HR shouldn’t shrink from its vital role in building successful leadership, says HR director Jennifer White CPHR
Courage. It’s a big word, usually used in reference to soldiers. Or, in a less life-and-death sense, to footballers. But it does apply to anyone who takes on a task involving formidable opposition. But when it comes to the question of successful leadership, it makes all the difference.
Courage is certainly a quality relevant to HR, in a number of ways. It takes courage to accept a job that involves bringing about major organisational and cultural change. It takes courage to confront and work through the resistance to such change. It takes courage to face up to the fact that you have done all you can and it’s time to move on.
Jennifer White is an HR practitioner who has experienced this chain of events in recent years. She doesn’t directly refer to herself as courageous, but it’s inherent in her story.
Where she does mention courage is in the context of stressing that effective HR leadership includes encouraging it in others.
“In many cases in the past I have worked with business leaders who needed to be braver,” says White, HR director, Australia and New Zealand at Avnet Technology Solutions, a global IT solutions distribution leader.
“There’s a lot of data about how people view leadership in Australia. Business leaders are considered untrustworthy and too concerned with their own self-interest. Really good, constructive, healthy corporate leadership is rare.
“With that as a backdrop, we have to do something. But having the courage to step in and do it… it’s tough. A lot of HR practitioners feel their hands are tied and they don’t have a voice. It diminishes the role of strategic HR people. We have a voice that matters.”
White is drawing from a 2015 report by the Swinburne University of Technology’s Leadership Institute, The Swinburne Leadership Survey: Index of Leadership for the Greater Good. A cross-section of 800 people across Australia were surveyed for the study, which looked at attitudes to leadership in politics, business, trade unions, religion and the community. As you might expect, politicians fared the worst.
What shocked White were the poor results for business leaders. They scored 80 per cent approval for competency, but only 54 per cent for trustworthiness and a meagre 18 per cent for caring more about the public interest than self-interest. Whether they cared more about short-term results or the future was almost a 50-50 split.
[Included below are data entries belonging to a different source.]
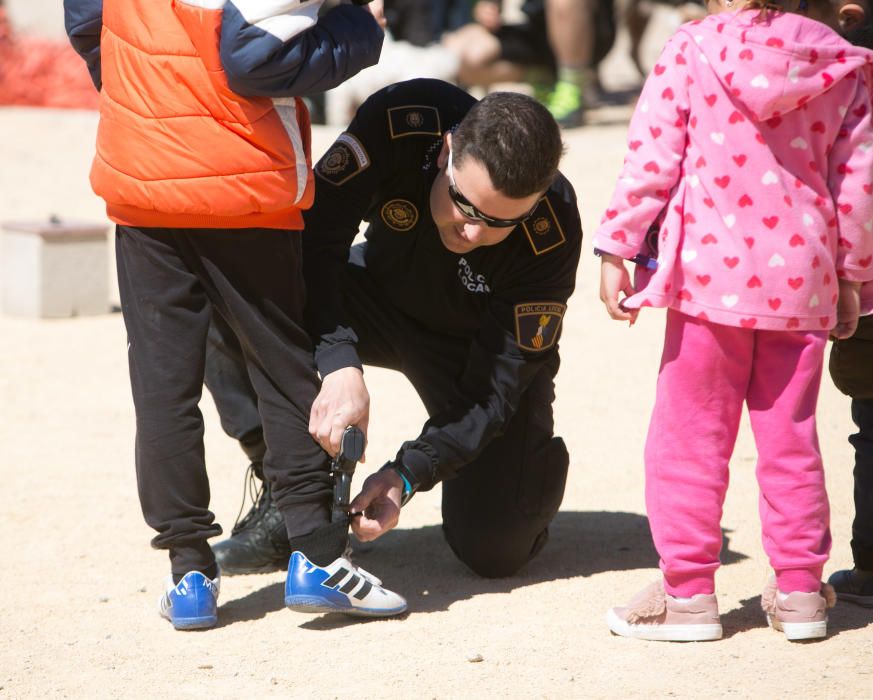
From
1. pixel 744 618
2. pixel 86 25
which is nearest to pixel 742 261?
pixel 744 618

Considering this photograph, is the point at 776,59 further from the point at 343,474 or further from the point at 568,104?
the point at 568,104

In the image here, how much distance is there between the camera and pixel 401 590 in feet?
11.2

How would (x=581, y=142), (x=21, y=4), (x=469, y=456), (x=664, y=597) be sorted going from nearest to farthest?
1. (x=664, y=597)
2. (x=469, y=456)
3. (x=581, y=142)
4. (x=21, y=4)

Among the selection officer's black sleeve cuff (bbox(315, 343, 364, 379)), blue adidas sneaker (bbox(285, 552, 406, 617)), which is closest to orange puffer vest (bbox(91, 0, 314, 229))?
officer's black sleeve cuff (bbox(315, 343, 364, 379))

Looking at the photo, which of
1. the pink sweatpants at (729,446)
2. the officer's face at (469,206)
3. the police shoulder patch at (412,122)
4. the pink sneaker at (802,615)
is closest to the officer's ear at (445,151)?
the officer's face at (469,206)

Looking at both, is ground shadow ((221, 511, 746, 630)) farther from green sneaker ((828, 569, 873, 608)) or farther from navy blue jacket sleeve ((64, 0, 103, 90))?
navy blue jacket sleeve ((64, 0, 103, 90))

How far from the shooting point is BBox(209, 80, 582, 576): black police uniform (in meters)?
3.28

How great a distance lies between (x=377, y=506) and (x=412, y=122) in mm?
934

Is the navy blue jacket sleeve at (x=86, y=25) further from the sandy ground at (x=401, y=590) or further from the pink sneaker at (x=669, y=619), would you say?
the pink sneaker at (x=669, y=619)

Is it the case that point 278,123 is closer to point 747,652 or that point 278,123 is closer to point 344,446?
point 344,446

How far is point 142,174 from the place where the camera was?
2.88 meters

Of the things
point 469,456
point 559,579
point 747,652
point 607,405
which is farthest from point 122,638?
point 607,405

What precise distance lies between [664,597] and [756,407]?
467 millimetres

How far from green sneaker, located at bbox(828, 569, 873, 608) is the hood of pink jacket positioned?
1.15 metres
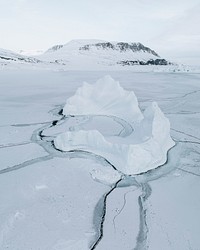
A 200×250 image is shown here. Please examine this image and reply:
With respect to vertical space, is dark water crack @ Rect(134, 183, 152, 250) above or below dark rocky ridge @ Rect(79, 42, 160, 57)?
above

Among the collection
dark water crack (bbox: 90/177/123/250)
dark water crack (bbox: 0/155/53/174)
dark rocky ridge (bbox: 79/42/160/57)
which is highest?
dark water crack (bbox: 90/177/123/250)

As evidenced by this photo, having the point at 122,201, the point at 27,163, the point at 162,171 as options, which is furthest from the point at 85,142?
the point at 122,201

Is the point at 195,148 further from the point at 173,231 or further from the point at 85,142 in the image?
the point at 173,231

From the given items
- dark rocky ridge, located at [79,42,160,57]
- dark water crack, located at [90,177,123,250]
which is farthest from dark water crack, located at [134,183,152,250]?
dark rocky ridge, located at [79,42,160,57]

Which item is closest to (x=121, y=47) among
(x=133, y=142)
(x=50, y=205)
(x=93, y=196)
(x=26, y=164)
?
(x=133, y=142)

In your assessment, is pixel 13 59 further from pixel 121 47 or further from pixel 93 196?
pixel 121 47

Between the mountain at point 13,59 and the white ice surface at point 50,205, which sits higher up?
the white ice surface at point 50,205

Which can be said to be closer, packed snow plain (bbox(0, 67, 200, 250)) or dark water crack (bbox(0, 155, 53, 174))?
packed snow plain (bbox(0, 67, 200, 250))

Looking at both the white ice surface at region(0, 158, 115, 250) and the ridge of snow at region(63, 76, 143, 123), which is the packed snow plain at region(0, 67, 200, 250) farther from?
the ridge of snow at region(63, 76, 143, 123)

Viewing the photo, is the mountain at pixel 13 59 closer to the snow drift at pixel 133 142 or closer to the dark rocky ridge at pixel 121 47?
the snow drift at pixel 133 142

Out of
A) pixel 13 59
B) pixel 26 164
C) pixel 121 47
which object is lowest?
pixel 121 47

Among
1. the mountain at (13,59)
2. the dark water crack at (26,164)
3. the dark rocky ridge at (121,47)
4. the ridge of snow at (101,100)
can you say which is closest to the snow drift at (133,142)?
the ridge of snow at (101,100)
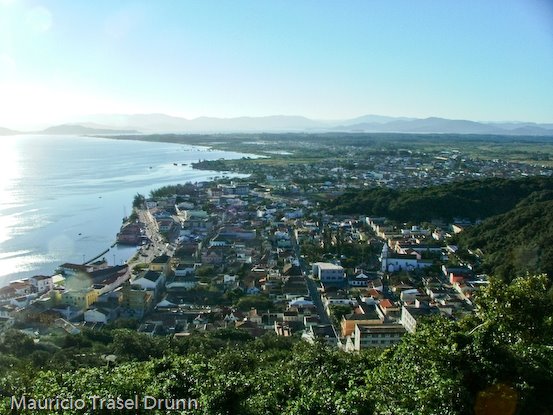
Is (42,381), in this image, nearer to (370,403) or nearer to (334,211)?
(370,403)

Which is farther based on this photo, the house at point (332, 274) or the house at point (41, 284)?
the house at point (332, 274)

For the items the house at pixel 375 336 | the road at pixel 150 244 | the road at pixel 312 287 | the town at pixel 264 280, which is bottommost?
the road at pixel 150 244

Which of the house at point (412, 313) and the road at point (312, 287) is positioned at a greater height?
the house at point (412, 313)

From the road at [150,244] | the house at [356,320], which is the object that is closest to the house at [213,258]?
the road at [150,244]

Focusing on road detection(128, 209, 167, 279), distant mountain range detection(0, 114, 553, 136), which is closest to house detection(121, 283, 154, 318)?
road detection(128, 209, 167, 279)

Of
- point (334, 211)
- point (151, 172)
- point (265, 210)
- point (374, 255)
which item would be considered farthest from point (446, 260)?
point (151, 172)

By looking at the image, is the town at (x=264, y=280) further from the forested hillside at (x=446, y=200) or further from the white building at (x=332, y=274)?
the forested hillside at (x=446, y=200)

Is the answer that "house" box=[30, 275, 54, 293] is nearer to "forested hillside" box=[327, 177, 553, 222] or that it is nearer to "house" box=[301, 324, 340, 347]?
"house" box=[301, 324, 340, 347]
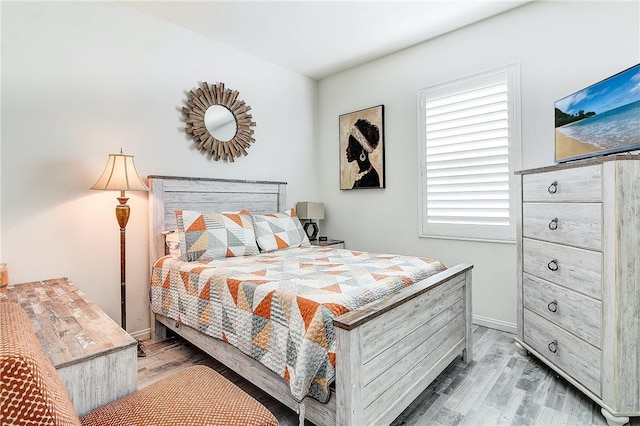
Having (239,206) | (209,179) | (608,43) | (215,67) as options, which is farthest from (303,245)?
(608,43)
“We’re working in a changing landscape,” says White, “and yet I witness the business world often becoming more short-term and short-sighted; month to month, quarter to quarter. HR has a strong role to play in stepping up and calling for the need to be more strategic and to think for the long term.
“And if HR practitioners are to do that, they need the necessary professionalism and the confidence professionalism brings.”
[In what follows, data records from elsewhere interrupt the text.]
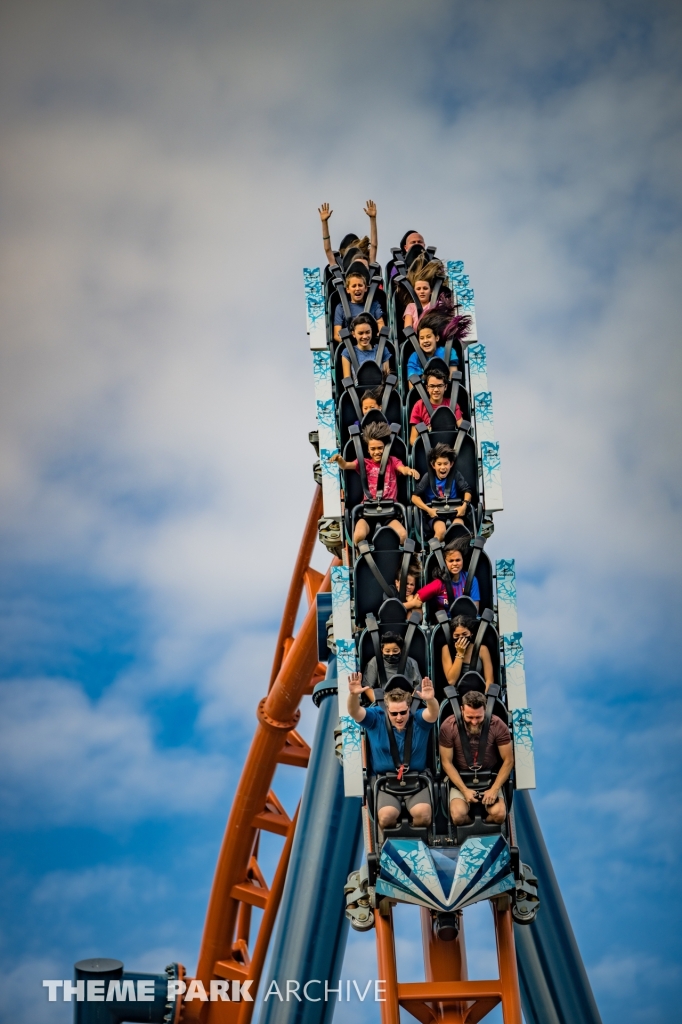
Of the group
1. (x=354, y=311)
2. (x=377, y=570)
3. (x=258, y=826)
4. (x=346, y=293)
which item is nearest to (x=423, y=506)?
(x=377, y=570)

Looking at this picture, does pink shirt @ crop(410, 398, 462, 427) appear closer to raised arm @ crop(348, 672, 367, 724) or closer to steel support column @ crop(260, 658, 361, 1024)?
steel support column @ crop(260, 658, 361, 1024)

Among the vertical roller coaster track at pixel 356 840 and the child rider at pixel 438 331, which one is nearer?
the vertical roller coaster track at pixel 356 840

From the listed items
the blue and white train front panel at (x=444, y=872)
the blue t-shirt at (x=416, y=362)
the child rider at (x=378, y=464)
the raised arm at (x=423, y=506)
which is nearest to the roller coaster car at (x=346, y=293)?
the blue t-shirt at (x=416, y=362)

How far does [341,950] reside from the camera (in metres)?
9.52

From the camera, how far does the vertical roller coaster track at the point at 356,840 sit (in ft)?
22.5

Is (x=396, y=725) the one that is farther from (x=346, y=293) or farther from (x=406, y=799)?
(x=346, y=293)

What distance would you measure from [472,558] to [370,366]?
2.13m

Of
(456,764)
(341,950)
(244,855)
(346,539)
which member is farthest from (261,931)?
(456,764)

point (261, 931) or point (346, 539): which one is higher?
point (346, 539)

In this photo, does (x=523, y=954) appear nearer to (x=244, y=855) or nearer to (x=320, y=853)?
(x=320, y=853)

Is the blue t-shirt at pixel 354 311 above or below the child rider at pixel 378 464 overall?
above

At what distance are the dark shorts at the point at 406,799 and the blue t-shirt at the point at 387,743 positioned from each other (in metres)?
0.16

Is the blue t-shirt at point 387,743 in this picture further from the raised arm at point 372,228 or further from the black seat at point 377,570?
the raised arm at point 372,228

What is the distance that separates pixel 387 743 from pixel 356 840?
2.91m
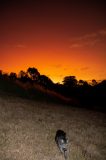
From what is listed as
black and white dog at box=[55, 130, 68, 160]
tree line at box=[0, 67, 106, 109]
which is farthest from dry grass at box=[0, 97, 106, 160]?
tree line at box=[0, 67, 106, 109]

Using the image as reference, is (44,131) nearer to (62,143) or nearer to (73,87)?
(62,143)

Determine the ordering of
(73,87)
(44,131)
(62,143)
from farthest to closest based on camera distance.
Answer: (73,87) < (44,131) < (62,143)

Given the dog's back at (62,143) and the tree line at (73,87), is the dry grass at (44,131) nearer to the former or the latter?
the dog's back at (62,143)

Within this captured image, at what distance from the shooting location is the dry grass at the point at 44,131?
25.5 meters

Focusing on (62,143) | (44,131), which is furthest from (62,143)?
(44,131)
That’s why White supports the introduction of AHRI’s certification program. She applied for certification this year, gaining it through the Senior Leaders Pathway.
“If we don’t invest in ourselves first and foremost, we can’t be the profession we need to be. We have to invest in our own development and the development of leaders. We have to coach them, show them the blind spots and hold their hands through it. That’s our job.”
Blueprint for change
The personal case study White presented for certification described her recent three years working for a not-for-profit organisation.
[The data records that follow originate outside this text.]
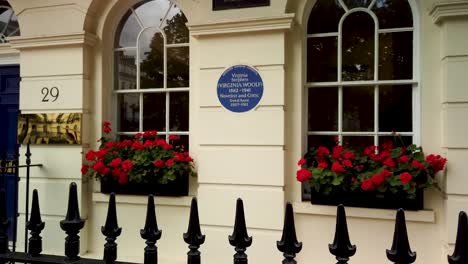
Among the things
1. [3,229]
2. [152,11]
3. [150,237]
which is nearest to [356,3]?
[152,11]

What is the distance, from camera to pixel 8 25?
5.39m

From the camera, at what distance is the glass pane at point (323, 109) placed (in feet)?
13.6

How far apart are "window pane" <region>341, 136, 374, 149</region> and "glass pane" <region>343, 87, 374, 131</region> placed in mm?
93

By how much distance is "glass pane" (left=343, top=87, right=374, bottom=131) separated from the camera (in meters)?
4.05

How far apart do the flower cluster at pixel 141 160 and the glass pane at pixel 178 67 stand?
2.11 feet

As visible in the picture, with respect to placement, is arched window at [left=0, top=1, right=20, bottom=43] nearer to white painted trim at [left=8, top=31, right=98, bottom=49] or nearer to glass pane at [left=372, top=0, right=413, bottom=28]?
white painted trim at [left=8, top=31, right=98, bottom=49]

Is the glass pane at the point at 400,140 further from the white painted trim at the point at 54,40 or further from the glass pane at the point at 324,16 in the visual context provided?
the white painted trim at the point at 54,40

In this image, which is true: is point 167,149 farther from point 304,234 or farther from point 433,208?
point 433,208

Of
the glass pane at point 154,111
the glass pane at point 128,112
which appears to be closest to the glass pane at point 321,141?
the glass pane at point 154,111

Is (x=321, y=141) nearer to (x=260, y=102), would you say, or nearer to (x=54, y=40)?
(x=260, y=102)

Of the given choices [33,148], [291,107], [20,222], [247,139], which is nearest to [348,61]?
[291,107]

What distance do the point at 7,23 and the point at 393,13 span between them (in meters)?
4.92

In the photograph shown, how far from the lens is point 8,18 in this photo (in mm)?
5398

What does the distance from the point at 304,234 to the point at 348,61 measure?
1840 millimetres
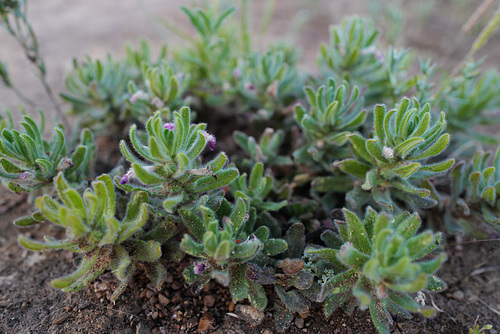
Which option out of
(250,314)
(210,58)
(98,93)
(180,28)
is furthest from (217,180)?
(180,28)

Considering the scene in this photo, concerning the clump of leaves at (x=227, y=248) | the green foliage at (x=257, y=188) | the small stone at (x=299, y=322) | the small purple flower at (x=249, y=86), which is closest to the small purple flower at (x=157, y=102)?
the small purple flower at (x=249, y=86)

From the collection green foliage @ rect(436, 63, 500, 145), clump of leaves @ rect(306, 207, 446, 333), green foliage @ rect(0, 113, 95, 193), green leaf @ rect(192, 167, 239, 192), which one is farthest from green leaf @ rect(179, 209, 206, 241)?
green foliage @ rect(436, 63, 500, 145)

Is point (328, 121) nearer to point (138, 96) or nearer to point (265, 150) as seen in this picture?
point (265, 150)

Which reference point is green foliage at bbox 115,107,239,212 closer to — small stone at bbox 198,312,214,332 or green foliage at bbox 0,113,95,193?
green foliage at bbox 0,113,95,193

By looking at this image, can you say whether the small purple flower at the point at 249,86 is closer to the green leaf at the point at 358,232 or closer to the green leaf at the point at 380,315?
the green leaf at the point at 358,232

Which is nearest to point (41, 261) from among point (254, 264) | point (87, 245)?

“They were going through rapid growth when I joined, with 250 staff and they didn’t know how many volunteers. When I left, they had 500 staff and just over 300 volunteers.
“I was employed to design, develop and implement a blueprint that shifted their culture from having up to 65 per cent annual staff turnover and feeling pretty average. I was able to deliver quantifiable results including a couple of million dollars in savings, stable staff turnover and people wanting to work there.”
Two main aspects of her approach were a successful leadership development program and work she did to clarify the organisation’s values and purpose, and what being true to its values required.
“Over a six-month period, I ran a series of focus groups across all divisions and levels, including volunteers. That culminated in a day where we pulled together 400 staff and launched them back into the organisation. It was full-on – and I was nearly nine months pregnant at the time – but it was a real measure of success. There was enough trust by that stage and people felt like they had been part of the process and they bought into it.”
But sometimes there’s only so much you can do.
“Without a doubt, people assumed there was no need for business-style organisation and practice because it’s a not-for-profit. But it is a business in many respects and I was very commercial in my approach.
“Organisational environments are often set up for people to be rewarded or be successful based on certain behaviours and leadership styles, and when you try to change that, it can be really threatening. There was room to improve after that, but they didn’t want to go to the next level of transformation. I decided to move on because I wasn’t interested in doing a maintenance role.”
In her current role at Avnet she is also witnessing a lot of growth and change in the business and says that this is now the new normal for HR professionals.
White says that a paradigm shift is needed for successful leadership, as well as culture, diversity and inclusion, and that HR has to shift with it.
“As HR leaders we simply can’t bring an old framework into play – especially since many business environments are increasingly driving harder and faster hyperactivity. The future of HR is about being more curious and inquisitive as to the ‘why’, asking questions and listening deeply. It is about finding the balance between being technically strong, pragmatic in our solutions and shifting towards real human engagement.”